Greco Claudio, Bagade Diksha, Le Dieu-Thu, Bernardi Raffaella
CIMeC, University of Trento, Rovereto, TN, Italy.
Amazon Alexa AI, Berlin, Germany.
Front Artif Intell. 2023 Mar 9;6:1017204. doi: 10.3389/frai.2023.1017204. eCollection 2023.
Communication is a dynamic process through which interlocutors adapt to each other. In the development of conversational agents, this core aspect has been put aside for several years since the main challenge was to obtain conversational neural models able to produce utterances and dialogues that at least at the surface level are human-like. Now that this milestone has been achieved, the importance of paying attention to the dynamic and adaptive interactive aspects of language has been advocated in several position papers. In this paper, we focus on how a Speaker adapts to an interlocutor with different background knowledge. Our models undergo a pre-training phase, through which they acquire grounded knowledge by learning to describe an image, and an adaptive phase through which a Speaker and a Listener play a repeated reference game. Using a similar setting, previous studies focus on how conversational models create new conventions; we are interested, instead, in studying whether the Speaker learns from the Listener's mistakes to adapt to his background knowledge. We evaluate models based on Rational Speech Act (RSA), a likelihood loss, and a combination of the two. We show that RSA could indeed work as a backbone to drive the Speaker toward the Listener: in the combined model, apart from the improved Listener's accuracy, the language generated by the Speaker features the changes that signal adaptation to the Listener's background knowledge. Specifically, captions to unknown object categories contain more adjectives and less direct reference to the unknown objects.

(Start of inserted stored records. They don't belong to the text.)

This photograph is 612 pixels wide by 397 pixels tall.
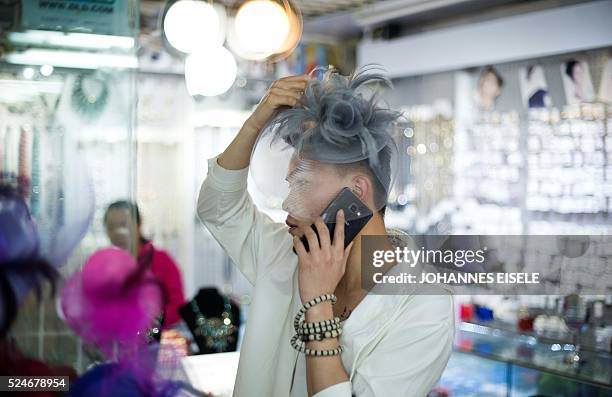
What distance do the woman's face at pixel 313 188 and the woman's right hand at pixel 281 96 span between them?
5.3 inches

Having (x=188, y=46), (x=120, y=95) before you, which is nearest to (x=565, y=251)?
(x=188, y=46)

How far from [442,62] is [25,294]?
481cm

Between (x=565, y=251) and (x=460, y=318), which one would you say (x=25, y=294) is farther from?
(x=460, y=318)

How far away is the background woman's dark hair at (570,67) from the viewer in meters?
4.42

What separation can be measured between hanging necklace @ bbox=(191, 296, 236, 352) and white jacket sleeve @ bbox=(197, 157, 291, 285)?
0.99 m

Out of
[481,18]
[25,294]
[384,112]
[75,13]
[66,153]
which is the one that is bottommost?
[25,294]

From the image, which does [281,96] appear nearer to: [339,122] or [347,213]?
[339,122]

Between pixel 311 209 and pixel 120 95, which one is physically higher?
pixel 120 95

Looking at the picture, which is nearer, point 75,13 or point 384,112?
point 75,13

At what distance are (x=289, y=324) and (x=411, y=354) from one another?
34cm

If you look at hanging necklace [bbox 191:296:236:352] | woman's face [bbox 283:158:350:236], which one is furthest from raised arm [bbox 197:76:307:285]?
hanging necklace [bbox 191:296:236:352]

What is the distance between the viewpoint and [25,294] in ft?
3.13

交流是一个动态过程,在此过程中对话者相互适应。在对话代理的发展过程中,这一核心方面在数年里都被搁置一旁,因为主要挑战是获得能够生成至少在表面上类似人类的话语和对话的对话神经模型。既然这一里程碑已经达成,若干立场文件都主张了关注语言动态和适应性交互方面的重要性。在本文中,我们聚焦于说话者如何适应具有不同背景知识的对话者。我们的模型经历一个预训练阶段,通过该阶段它们通过学习描述图像来获取有根据的知识,以及一个适应阶段,通过该阶段说话者和倾听者进行重复的指称游戏。使用类似的设置,先前的研究聚焦于对话模型如何创造新的惯例;相反,我们感兴趣的是研究说话者是否从倾听者的错误中学习以适应其背景知识。我们基于理性言语行为(RSA)、似然损失以及两者的组合来评估模型。我们表明RSA确实可以作为驱使说话者趋向倾听者的主干:在组合模型中,除了提高倾听者的准确率之外,说话者生成的语言具有表明适应倾听者背景知识的变化。具体而言,针对未知对象类别的字幕包含更多形容词,并且对未知对象的直接指称更少。